Hanya butuh waktu delapan hari bagi Soviet untuk mendirikan pakta pertahanan tandingan. Tepat hari ini 67 tahun lalu di Warsawa, Soviet dan tujuh negara satelit (Albania, Bulgaria, Cekoslowakia, Jerman Timur, Hungaria, Polandia, dan Rumania) menandatangani Warsawa Treaty Organization atau Pakta Warsawa.
Peristiwa ini membuka babak baru persaingan antar dua negara adidaya. Ketetapan dasar Pakta Warsawa mengikuti NATO. Mulai dari jadwal agenda rapat tahunan, bentuk organisasi, sampai yang paling fenomenal: aturan serangan balasan secara “keroyokan”. Atau secara resmi tertulis “serangan ke salah satu anggota dianggap sebagai serangan ke semua negara anggota dan mengharuskan seluruh negara anggota turun tangan.”

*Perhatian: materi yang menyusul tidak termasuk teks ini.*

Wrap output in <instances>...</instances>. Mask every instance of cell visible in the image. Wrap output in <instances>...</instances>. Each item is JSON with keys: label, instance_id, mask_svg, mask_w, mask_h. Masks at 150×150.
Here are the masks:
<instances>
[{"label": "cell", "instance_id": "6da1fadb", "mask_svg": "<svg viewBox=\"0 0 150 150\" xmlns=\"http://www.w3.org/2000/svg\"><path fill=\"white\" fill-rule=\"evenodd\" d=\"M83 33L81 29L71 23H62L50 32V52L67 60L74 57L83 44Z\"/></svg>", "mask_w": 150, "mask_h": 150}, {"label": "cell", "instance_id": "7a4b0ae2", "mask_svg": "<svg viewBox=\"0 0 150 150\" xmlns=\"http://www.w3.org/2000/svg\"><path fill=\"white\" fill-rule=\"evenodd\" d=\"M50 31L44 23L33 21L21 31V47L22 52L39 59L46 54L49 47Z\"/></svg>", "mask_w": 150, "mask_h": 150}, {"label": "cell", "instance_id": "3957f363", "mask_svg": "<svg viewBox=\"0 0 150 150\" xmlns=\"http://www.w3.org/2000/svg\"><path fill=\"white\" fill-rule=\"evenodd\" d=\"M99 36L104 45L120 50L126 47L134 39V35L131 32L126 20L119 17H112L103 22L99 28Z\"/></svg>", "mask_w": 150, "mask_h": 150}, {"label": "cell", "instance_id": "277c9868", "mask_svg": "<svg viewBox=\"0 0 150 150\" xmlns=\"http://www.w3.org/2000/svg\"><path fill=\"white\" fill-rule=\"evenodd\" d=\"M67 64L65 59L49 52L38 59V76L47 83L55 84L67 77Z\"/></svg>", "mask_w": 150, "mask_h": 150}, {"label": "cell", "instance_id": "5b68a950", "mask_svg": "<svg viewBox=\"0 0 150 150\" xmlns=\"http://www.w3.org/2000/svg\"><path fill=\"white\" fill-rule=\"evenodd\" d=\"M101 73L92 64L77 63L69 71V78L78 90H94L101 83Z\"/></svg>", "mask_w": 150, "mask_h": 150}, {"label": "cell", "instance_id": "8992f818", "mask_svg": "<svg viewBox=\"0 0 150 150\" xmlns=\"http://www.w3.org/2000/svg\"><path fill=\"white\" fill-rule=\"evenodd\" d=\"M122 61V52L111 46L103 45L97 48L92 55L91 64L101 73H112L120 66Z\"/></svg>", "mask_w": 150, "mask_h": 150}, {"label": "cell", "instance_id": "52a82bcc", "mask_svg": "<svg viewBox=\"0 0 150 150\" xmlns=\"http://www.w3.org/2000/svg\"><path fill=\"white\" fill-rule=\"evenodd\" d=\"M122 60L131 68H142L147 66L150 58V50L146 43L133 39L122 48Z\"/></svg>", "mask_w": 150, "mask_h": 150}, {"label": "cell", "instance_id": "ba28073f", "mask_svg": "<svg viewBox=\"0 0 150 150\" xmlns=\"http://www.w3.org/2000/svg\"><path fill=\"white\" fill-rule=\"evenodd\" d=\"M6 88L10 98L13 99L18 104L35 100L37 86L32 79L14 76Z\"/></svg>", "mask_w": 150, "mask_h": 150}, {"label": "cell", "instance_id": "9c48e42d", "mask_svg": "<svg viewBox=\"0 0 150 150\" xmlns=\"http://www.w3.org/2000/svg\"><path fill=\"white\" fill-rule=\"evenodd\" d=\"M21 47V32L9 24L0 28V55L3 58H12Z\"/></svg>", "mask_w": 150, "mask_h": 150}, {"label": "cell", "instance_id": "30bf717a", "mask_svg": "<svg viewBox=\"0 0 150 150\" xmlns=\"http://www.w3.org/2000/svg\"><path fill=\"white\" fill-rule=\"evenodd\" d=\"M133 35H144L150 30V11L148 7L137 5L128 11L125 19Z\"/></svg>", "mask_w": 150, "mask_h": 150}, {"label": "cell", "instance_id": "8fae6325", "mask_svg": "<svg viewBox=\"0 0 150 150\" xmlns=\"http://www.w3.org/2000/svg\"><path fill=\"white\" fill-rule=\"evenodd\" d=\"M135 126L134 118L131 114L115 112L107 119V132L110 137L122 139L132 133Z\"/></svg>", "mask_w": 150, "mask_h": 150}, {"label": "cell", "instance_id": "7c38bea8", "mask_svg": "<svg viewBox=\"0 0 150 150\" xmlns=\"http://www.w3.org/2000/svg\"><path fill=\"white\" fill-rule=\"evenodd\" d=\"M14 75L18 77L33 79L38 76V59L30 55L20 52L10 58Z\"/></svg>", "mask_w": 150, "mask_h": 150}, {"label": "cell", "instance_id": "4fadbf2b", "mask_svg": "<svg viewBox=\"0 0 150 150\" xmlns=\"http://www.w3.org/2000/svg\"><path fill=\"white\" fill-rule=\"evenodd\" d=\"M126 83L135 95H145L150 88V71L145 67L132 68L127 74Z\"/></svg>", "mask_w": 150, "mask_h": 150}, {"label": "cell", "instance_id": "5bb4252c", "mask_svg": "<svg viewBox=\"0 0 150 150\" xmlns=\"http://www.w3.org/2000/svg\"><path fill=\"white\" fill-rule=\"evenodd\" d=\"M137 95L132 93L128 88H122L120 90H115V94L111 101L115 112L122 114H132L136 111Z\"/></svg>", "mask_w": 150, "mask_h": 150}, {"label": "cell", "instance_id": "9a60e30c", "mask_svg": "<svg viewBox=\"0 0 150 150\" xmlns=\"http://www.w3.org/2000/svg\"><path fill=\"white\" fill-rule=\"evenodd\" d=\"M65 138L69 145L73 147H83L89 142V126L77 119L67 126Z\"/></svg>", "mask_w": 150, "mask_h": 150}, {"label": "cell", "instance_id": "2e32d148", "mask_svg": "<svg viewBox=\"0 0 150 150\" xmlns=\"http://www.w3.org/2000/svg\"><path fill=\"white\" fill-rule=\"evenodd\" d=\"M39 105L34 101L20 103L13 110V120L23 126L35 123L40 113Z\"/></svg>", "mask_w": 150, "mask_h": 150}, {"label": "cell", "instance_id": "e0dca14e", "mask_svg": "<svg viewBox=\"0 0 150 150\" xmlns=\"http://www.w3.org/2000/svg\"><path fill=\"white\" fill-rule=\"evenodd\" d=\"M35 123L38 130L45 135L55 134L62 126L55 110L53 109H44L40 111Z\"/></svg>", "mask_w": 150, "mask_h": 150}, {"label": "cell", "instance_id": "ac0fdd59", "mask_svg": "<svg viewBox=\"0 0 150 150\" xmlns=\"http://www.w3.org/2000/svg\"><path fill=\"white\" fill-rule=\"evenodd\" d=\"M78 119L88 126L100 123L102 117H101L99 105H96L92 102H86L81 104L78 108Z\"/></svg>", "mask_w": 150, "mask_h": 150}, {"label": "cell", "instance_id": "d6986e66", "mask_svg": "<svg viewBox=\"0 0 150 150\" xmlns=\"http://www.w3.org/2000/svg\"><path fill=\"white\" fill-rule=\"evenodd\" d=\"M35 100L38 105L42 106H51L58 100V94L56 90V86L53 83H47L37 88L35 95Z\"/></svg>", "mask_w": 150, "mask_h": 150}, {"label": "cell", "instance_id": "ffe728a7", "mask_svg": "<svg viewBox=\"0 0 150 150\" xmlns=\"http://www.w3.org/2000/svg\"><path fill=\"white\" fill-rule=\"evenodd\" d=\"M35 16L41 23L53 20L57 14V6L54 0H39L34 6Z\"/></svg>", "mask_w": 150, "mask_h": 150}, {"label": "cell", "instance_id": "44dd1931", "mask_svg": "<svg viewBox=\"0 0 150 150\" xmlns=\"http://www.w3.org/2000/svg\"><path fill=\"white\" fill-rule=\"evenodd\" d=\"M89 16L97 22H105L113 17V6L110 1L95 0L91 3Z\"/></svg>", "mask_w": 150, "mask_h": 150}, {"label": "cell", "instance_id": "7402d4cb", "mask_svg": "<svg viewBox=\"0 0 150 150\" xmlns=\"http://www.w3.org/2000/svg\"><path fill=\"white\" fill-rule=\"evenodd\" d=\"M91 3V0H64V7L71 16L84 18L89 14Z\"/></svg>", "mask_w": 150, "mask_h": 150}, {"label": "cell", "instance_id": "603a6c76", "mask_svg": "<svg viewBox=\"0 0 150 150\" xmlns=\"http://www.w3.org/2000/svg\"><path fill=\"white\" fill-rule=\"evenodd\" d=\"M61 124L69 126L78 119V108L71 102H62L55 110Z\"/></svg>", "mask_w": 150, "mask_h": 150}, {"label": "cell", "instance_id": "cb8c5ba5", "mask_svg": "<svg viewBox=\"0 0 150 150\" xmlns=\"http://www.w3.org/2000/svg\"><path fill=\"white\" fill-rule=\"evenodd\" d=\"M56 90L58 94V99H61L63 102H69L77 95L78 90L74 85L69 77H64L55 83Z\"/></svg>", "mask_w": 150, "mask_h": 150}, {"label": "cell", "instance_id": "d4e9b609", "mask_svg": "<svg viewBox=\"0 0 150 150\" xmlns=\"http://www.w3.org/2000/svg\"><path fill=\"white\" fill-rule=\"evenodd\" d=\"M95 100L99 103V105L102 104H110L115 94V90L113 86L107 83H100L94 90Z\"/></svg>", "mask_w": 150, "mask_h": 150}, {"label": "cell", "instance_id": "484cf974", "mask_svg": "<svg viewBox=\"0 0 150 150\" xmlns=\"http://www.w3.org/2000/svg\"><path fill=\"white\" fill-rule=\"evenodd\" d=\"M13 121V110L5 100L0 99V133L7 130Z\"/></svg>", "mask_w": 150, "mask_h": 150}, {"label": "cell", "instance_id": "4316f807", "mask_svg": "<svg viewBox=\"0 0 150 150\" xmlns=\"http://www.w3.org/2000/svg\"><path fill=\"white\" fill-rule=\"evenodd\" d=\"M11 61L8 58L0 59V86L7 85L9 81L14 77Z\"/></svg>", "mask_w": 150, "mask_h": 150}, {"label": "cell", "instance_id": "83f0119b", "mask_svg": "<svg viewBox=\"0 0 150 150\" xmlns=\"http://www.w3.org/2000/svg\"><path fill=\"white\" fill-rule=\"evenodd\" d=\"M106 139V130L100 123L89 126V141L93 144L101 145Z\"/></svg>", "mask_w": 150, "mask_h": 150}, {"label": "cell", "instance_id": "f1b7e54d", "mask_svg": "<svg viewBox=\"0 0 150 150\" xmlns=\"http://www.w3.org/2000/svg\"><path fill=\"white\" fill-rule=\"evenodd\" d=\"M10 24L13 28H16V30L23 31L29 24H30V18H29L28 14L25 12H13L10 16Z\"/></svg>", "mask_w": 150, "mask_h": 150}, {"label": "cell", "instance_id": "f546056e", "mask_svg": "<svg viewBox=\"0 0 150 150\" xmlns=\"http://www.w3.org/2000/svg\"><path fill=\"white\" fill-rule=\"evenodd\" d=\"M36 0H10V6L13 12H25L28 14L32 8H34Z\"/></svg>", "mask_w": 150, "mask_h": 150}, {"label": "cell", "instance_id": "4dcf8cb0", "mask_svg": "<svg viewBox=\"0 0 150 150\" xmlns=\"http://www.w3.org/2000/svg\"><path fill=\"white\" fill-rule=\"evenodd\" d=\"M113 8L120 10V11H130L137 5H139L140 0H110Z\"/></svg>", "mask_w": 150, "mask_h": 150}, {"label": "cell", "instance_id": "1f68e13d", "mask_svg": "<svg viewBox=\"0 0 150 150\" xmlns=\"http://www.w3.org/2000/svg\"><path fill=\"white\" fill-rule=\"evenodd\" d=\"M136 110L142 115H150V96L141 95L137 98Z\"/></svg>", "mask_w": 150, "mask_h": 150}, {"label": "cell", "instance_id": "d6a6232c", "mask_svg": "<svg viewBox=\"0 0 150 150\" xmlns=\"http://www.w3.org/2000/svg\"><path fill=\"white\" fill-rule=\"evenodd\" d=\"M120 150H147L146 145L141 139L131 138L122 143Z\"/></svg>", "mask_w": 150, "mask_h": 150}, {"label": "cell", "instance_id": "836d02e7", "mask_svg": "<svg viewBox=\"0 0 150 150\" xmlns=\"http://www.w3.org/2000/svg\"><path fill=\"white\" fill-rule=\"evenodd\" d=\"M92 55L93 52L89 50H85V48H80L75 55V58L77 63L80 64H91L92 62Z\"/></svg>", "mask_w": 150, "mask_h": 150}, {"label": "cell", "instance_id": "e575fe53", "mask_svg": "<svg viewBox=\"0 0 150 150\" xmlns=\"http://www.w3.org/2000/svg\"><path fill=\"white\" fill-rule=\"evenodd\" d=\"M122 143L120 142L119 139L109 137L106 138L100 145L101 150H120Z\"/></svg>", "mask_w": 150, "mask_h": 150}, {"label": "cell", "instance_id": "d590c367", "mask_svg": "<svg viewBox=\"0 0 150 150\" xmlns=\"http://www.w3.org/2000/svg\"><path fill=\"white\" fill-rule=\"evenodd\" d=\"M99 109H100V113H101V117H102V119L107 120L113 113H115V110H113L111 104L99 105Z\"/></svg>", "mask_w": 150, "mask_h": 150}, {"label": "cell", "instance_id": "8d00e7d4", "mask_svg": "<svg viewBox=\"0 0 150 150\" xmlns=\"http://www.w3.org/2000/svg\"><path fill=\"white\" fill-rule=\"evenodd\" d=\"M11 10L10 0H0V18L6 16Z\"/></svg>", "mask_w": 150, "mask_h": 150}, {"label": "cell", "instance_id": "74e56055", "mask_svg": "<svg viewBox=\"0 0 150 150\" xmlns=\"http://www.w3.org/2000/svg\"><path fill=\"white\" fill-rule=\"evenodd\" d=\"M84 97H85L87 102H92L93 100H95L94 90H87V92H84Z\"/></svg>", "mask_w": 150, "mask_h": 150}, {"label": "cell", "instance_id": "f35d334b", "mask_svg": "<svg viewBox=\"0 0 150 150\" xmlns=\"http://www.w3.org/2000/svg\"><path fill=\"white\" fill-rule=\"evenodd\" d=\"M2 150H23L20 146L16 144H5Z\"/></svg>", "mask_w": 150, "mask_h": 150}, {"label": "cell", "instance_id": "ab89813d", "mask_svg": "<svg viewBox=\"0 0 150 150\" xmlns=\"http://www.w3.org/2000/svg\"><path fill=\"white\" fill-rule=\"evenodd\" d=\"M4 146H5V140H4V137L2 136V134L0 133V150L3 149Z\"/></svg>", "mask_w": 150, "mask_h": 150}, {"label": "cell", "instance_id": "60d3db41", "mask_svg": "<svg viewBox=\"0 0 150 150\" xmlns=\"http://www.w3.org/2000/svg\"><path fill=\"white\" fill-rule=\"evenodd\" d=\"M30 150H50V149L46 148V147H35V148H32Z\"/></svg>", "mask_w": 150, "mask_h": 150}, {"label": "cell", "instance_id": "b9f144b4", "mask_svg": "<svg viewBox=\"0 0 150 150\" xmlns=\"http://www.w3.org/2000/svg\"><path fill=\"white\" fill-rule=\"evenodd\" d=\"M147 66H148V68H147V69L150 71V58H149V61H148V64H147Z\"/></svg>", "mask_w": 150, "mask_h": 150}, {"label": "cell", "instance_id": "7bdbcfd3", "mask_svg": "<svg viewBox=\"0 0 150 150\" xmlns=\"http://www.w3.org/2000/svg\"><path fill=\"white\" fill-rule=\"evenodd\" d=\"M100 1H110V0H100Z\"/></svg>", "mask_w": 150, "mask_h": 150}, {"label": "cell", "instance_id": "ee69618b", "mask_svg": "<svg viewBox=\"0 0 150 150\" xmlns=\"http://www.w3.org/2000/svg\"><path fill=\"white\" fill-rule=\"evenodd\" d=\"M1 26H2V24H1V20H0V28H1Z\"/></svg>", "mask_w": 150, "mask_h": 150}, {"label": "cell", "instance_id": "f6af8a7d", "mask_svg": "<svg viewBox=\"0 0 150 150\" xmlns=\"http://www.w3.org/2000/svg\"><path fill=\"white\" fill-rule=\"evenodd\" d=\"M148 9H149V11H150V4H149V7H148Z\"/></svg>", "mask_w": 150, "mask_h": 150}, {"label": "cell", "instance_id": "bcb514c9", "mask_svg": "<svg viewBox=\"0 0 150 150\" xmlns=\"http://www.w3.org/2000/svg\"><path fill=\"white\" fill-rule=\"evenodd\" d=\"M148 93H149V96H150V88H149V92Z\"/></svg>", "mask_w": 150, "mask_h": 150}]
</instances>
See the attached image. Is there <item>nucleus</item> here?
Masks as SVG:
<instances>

Melalui Pakta Warsawa, sebagaimana disampaikan Laurien Crump dalam The Warsaw Pact Reconsidered (2015), Soviet mendominasi dan memiliki kontrol yang luas atas dinamika politik Eropa Timur. Salah satu indikasinya terlihat pada besarnya sumbangan Soviet untuk ekonomi kawasan, yakni sebesar 80 persen dan militer sebanyak 75 persen. Ini berbeda dengan AS di NATO yang hanya memberikan sumbangan 60 persen untuk ekonomi dan 42 persen untuk militer.
Kerapuhan Internal
Delapan belas bulan sejak hadir menandingi NATO, Pakta Warsawa langsung mengalami gejolak internal hebat. Salah satu anggotanya, Hungaria, mengalami perubahan politik yang dinamai Revolusi 1956. Salah satu tuntutannya adalah membebaskan Hungaria dari intervensi asing yang kemudian menyerempet ke wacana pengunduran diri Pakta Warsawa. Kemudian wacana itu menjadi kenyataan: Hungaria keluar dari Pakta Warsawa. Namun, Soviet tidak terima kenyataan ini dan memilih menginvasi Hungaria serta berusaha memulihkan kembali kedudukannya di aliansi.
Lima tahun kemudian, pada 1961, Pakta Warsawa kembali kehilangan anggotanya, yakni Albania. Keributan elite politik Albania-Soviet perihal konsep “de-stalinisasi” menjadi sebab negara beribukota Tirana ini keluar dari Pakta Warsawa. Lalu pada tahun 1964, Rumania mulai menyerukan penghapusan blok militer. Meski tidak seperti Hungaria dan Albania, pernyataan ini membuat Soviet gerah.
Pada 1968, Cekoslovakia juga dilanda gejolak politik. Kekuasaan komunis di sana terancam oleh wacana liberalisasi. Alhasil, ratusan ribu tentara di bawah bendera Pakta Warsawa menyerbu Praha untuk mengadang gelombang kebebasan itu.
Dinamika yang mengancam persatuan ini terus berlangsung dan terus membesar seiring lahirnya kebijakan reformasi Soviet di era Mikhail Gorbachev (1985-1991).
Rangkaian peristiwa tersebut berakar pada satu masalah sama: Soviet terlalu ikut campur urusan negara lain. Kepemimpinan Soviet di Eropa Timur memang tidak dapat diremehkan, tetapi menurut Malcolm Mackintosh, “masing-masing negara Eropa Timur adalah bangsa yang berdiri sendiri.”
Negara-negara itu memiliki sejarah, budaya, sumber daya ekonomi, dan sikap politik berbeda, tetapi sangat penting bagi perkembangan Eropa Timur. Hal inilah yang gagal dipahami Soviet yang memiliki cara pandang sentralistik: semua harus sesuai keinginan dan aturan-aturan Soviet.
Akibatnya, Soviet kelimpungan. Negara komunis ini tidak berhasil mempertahankan kedudukan politiknya di Eropa Timur. Akhir dari semua ini adalah bubarnya Pakta Warsawa pada 1 Juli 1991.